* [PROBLEM TO SOLVE] Word for word, copy out every line of the records, omitting each picture.

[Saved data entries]
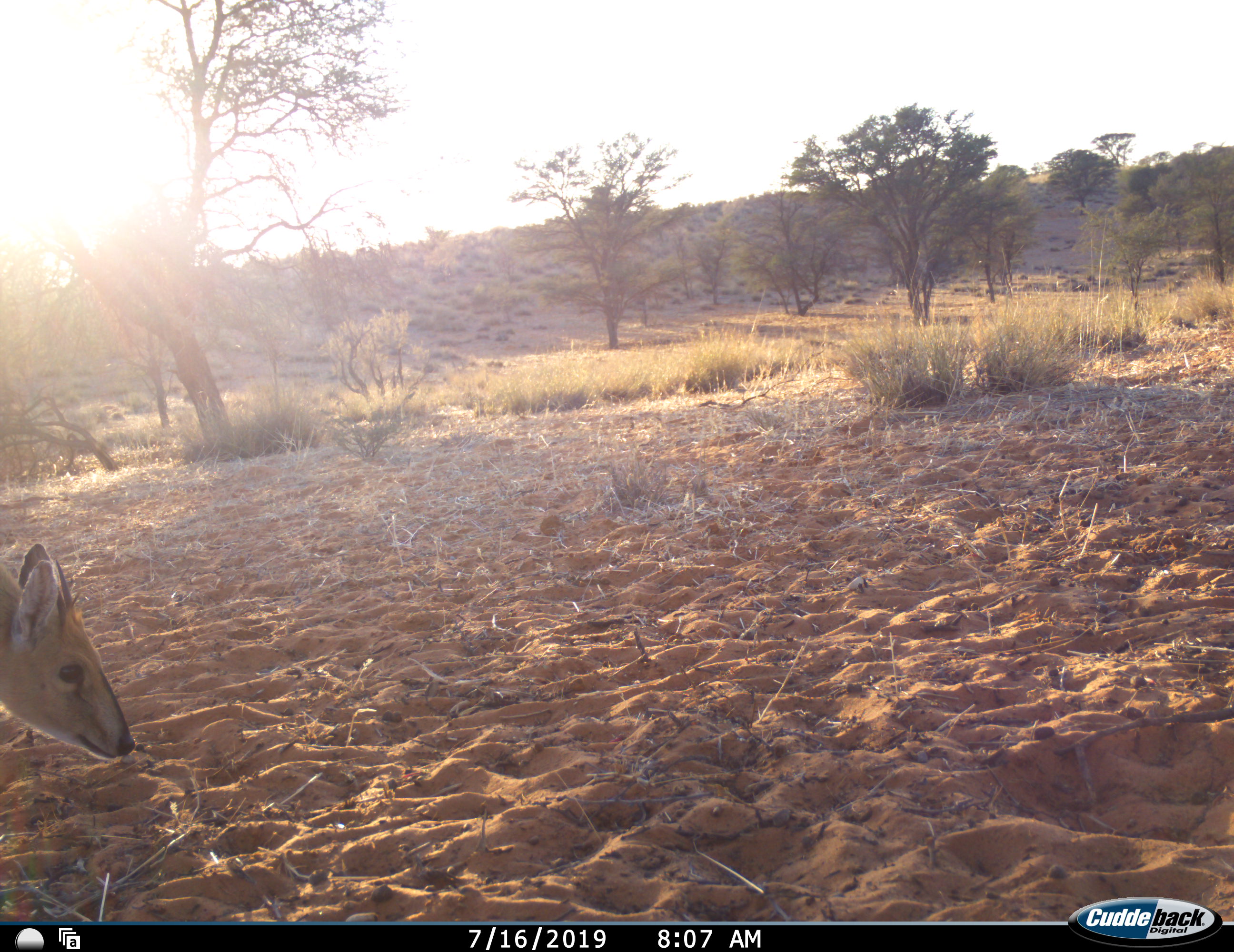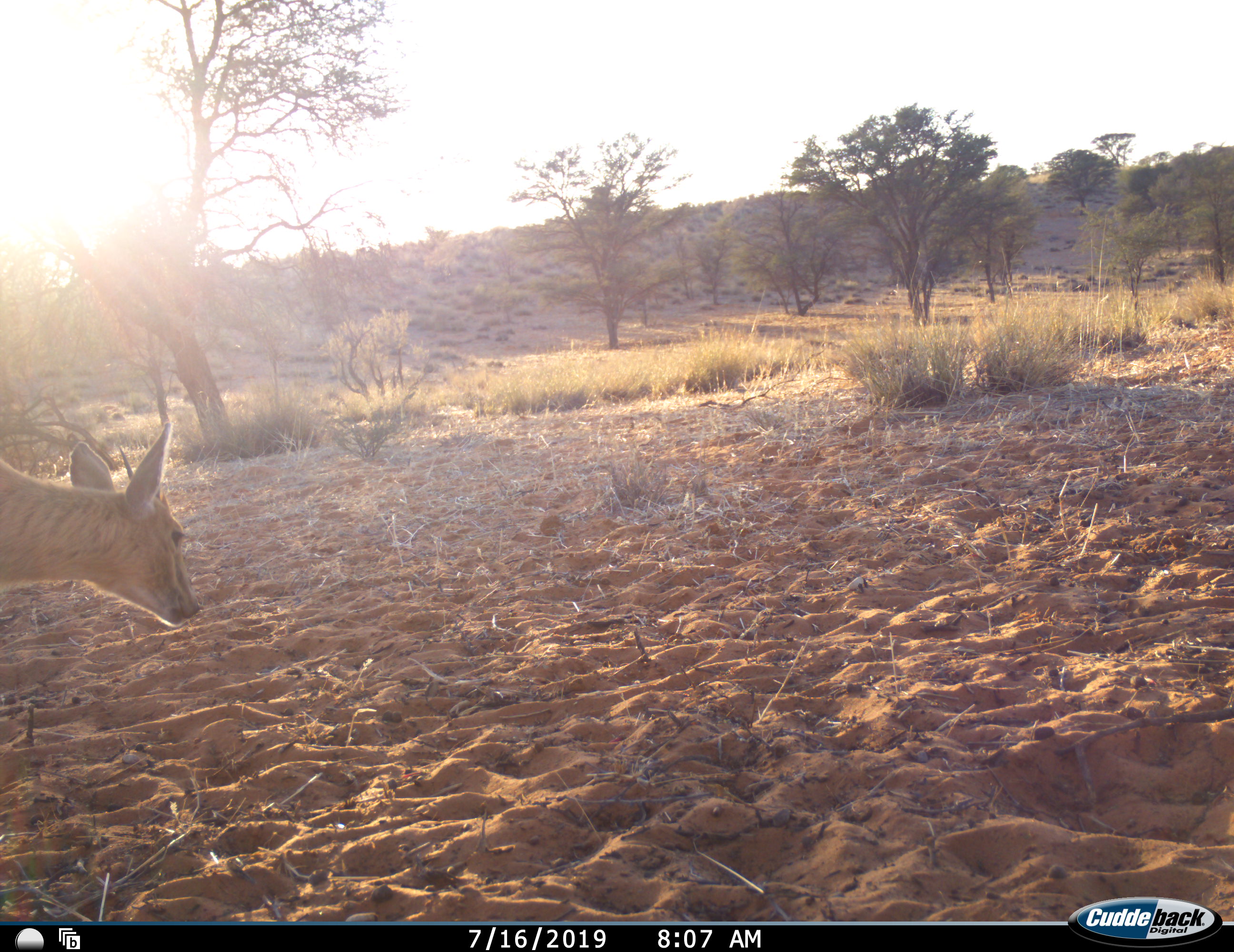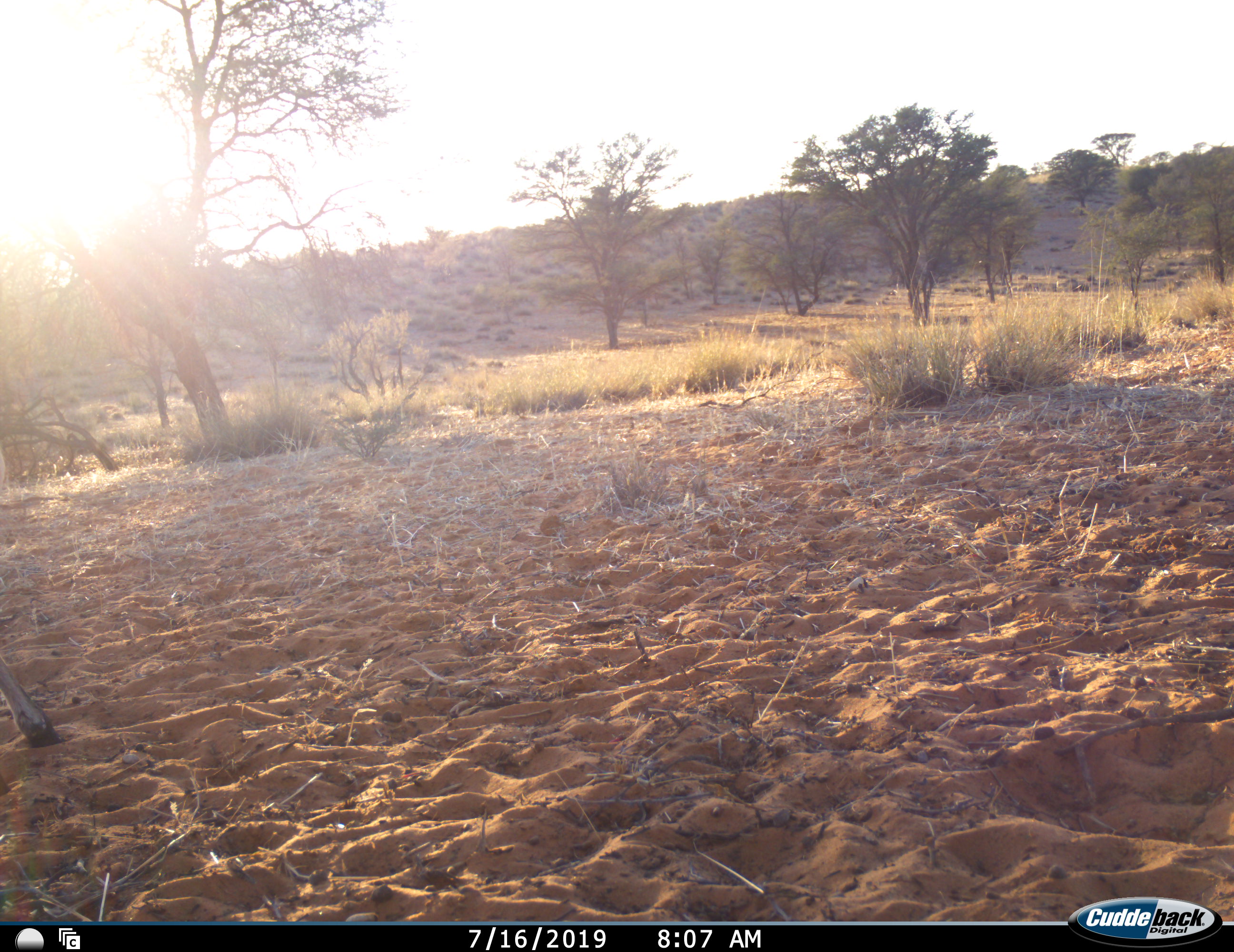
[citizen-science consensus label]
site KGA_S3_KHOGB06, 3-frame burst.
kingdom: Animalia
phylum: Chordata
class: Mammalia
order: Artiodactyla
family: Bovidae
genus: Sylvicapra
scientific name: Sylvicapra grimmia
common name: common duiker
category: duikercommongrey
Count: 1.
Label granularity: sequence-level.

* [TASK OUTPUT]
[citizen-science consensus label]
site KGA_S3_KHOGB06, 3-frame burst.
kingdom: Animalia
phylum: Chordata
class: Mammalia
order: Artiodactyla
family: Bovidae
genus: Sylvicapra
scientific name: Sylvicapra grimmia
common name: common duiker
category: duikercommongrey
Count: 1.
Label granularity: sequence-level.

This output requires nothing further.